林行止先生多年來在《信報》撰寫社論和專欄,立場鮮明,劉紹銘教授說林先生這些「議論縱橫」的作品已「在香港社會的知識與領導階層建立了傲人的公信力」。林先 生的公信力奠基於評論獨立中肯,不囿權威之名;「字裏行間時見逆耳之言」是事實,只因「春秋之筆,亦合該如是。」劉教授如是說。

劉教授也說林先生是個務實作家:「務實作家不信口雌黃,事事講求言之有物。林行止『香江第一健筆』的美譽,就是建立於這種誠信的基礎上。」這位務實作家的大塊文章觸及經濟、社會、政治、文化,旁徵博引,信而有徵,倒坦白招認當年在汕頭唸小學(廣州旅汕小學)和中學(華僑中學)時品學俱劣;母親出獄後當上縫紉工人幫 補生計,一心冀望子女成才,卻因長子無心向學而常給召至學校「受訓」。這位當年 教人頭痛的學生卻原來自有見解。

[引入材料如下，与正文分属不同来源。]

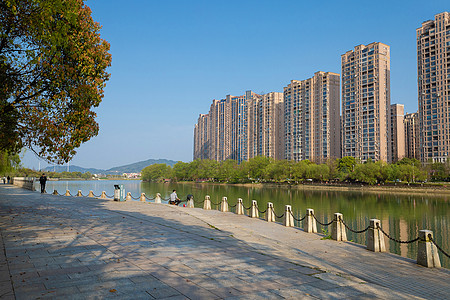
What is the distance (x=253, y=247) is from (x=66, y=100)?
9.70m

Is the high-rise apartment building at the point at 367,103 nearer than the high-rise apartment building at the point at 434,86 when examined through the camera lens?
No

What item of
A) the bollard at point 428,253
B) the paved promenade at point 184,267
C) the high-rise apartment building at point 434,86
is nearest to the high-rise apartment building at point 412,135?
the high-rise apartment building at point 434,86

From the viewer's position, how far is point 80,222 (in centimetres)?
1411

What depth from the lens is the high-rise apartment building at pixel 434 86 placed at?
319 ft

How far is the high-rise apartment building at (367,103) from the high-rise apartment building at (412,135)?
1338 inches

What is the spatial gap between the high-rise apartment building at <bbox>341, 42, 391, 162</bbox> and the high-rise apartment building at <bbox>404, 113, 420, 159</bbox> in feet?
112

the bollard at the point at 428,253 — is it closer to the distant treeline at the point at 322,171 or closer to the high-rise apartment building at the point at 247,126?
the distant treeline at the point at 322,171

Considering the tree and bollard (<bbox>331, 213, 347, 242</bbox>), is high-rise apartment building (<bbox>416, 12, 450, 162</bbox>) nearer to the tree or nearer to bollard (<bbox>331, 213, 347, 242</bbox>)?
bollard (<bbox>331, 213, 347, 242</bbox>)

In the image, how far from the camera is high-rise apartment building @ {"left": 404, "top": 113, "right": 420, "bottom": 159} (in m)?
139

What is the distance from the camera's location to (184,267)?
24.8 feet

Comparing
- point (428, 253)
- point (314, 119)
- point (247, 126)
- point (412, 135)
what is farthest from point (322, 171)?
point (428, 253)

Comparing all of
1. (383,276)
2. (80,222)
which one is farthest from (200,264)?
(80,222)

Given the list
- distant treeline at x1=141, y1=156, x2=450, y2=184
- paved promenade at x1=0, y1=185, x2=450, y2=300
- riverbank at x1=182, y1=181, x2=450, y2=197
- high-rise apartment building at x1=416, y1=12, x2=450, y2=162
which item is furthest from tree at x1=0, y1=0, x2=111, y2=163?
high-rise apartment building at x1=416, y1=12, x2=450, y2=162

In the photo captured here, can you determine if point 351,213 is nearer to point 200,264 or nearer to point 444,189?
point 200,264
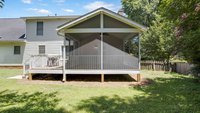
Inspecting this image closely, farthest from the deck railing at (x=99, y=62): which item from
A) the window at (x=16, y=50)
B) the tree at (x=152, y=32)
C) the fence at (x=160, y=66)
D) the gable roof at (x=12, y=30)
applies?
the window at (x=16, y=50)

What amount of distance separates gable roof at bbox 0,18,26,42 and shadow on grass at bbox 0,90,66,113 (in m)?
14.7

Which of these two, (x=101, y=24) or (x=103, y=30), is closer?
(x=103, y=30)

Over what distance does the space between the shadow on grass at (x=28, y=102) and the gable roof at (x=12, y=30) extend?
578 inches

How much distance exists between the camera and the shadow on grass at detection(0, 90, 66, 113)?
7.27 m

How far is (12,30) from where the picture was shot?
25750 mm

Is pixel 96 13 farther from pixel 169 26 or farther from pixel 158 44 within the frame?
pixel 158 44

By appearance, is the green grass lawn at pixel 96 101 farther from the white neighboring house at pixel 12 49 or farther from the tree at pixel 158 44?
the tree at pixel 158 44

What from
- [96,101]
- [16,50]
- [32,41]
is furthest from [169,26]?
[16,50]

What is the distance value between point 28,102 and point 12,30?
19.4m

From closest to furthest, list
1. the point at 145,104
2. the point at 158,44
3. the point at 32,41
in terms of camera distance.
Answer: the point at 145,104 → the point at 32,41 → the point at 158,44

我現在仍清楚記得初中的科學課本,指世上一切科技包括電話、電報、留聲機的發明人清一色是蘇聯人,這當然不能入信;而對於每日必修的時事政治課,更覺其胡說八道,因此毫無興趣。當年有一份叫《實話報》的刊物,除了專有名詞和標點符號,可說無一句不是謊話。這種背景是我的成績除了作文外,無法合格的底因。來港後我才重拾讀書的樂趣與興趣。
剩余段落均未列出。